Leggo la proposta del Presidente Nazionale De Nuccio in merito alla presenza che ci dovrebbe essere nei Consigli degli Ordini territoriali e nel Consiglio Nazionale in tema di genere meno rappresentato e iscritti all’albo di età inferiore ai 45 anni e, sinceramente, mi chiedo se non dovremmo anche noi, nella stesura delle regole, applicare la tanto agognata semplificazione che chiediamo al nostro Legislatore.
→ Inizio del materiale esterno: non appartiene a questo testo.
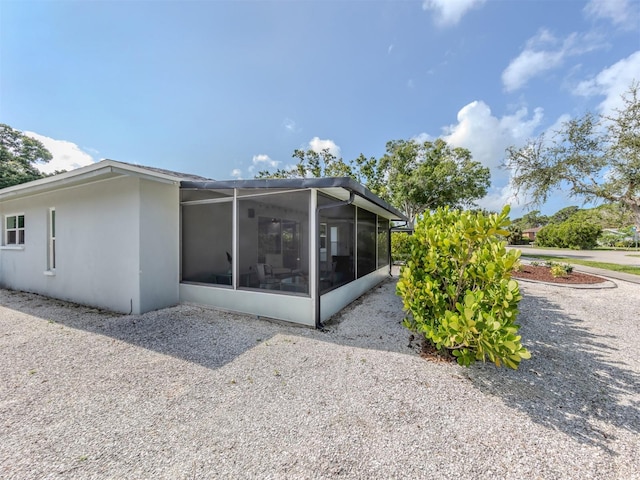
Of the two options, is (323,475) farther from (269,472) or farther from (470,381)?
(470,381)

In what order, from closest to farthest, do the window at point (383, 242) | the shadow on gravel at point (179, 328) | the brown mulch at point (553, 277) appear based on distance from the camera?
1. the shadow on gravel at point (179, 328)
2. the brown mulch at point (553, 277)
3. the window at point (383, 242)

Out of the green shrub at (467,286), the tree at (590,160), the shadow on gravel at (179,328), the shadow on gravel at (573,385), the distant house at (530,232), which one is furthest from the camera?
the distant house at (530,232)

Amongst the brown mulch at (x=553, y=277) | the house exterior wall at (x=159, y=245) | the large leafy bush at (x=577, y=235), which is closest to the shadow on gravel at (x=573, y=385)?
the brown mulch at (x=553, y=277)

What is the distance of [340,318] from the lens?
5.72 m

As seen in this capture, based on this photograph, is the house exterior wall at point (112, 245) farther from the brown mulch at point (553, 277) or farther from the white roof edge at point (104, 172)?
the brown mulch at point (553, 277)

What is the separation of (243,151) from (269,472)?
821 inches

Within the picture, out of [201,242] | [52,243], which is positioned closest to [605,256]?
[201,242]

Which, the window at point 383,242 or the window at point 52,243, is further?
the window at point 383,242

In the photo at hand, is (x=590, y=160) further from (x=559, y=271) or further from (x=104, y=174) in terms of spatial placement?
(x=104, y=174)

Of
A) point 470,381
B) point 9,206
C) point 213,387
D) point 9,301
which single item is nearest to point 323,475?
point 213,387

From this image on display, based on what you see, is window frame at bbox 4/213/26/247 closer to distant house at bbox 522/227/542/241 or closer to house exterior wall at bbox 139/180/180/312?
house exterior wall at bbox 139/180/180/312

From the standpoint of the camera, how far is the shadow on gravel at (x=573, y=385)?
8.21ft

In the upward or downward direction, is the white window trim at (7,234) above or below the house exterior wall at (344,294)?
above

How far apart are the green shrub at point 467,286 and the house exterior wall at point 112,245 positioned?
515 centimetres
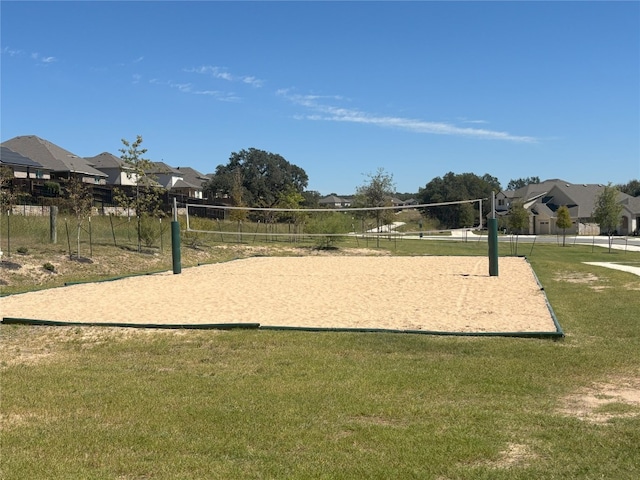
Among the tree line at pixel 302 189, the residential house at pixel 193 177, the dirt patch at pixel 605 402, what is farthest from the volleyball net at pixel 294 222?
the residential house at pixel 193 177

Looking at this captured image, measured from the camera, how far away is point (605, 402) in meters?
4.31

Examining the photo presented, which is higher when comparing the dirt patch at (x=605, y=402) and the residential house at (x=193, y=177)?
the residential house at (x=193, y=177)

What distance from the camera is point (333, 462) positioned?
3150 mm

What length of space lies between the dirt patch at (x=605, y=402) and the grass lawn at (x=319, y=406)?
2 cm

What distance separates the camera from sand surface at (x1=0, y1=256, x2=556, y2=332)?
8.10 metres

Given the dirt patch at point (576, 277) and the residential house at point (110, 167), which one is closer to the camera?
the dirt patch at point (576, 277)

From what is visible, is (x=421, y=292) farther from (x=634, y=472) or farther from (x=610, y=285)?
(x=634, y=472)

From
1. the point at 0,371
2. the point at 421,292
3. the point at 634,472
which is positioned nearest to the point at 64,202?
the point at 421,292

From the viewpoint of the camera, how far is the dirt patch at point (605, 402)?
157 inches

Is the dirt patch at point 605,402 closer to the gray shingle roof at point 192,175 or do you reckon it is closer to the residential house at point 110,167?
the residential house at point 110,167

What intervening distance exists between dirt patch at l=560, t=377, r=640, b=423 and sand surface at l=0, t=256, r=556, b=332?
2.35 metres

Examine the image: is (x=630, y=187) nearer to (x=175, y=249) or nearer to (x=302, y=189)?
(x=302, y=189)

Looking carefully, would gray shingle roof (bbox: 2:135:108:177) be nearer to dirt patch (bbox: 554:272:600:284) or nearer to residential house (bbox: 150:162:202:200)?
residential house (bbox: 150:162:202:200)

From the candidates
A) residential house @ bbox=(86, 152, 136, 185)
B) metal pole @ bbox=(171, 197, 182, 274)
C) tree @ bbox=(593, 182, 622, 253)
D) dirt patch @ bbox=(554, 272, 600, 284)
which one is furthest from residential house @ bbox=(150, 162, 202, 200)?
dirt patch @ bbox=(554, 272, 600, 284)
Per chi legge riporto il testo vigente dell’art.21:

“Sono ammesse solo le liste nelle quali è assicurato l’equilibrio tra i generi in modo che al genere meno rappresentato sia attribuita una quota non inferiore a due quinti, arrotondata per difetto.”

Semplice, lineare , la cui interpretazione non suscita dubbi ed i cui obiettivi sono comprensibili anche ai meno attenti.

Gli effetti di modifica normativa? Altrettanto facilmente misurabili: le componenti femminili dei Consigli sono salite al 39% circa a fronte di una percentuale di circa il 28% nel precedente mandato

Anche laddove non vi è (ovviamente) il vincolo, e cioè nella nomina del presidente, le donne sono aumentate dal 10% circa al 15% circa, probabilmente anche per un “effetto traino”.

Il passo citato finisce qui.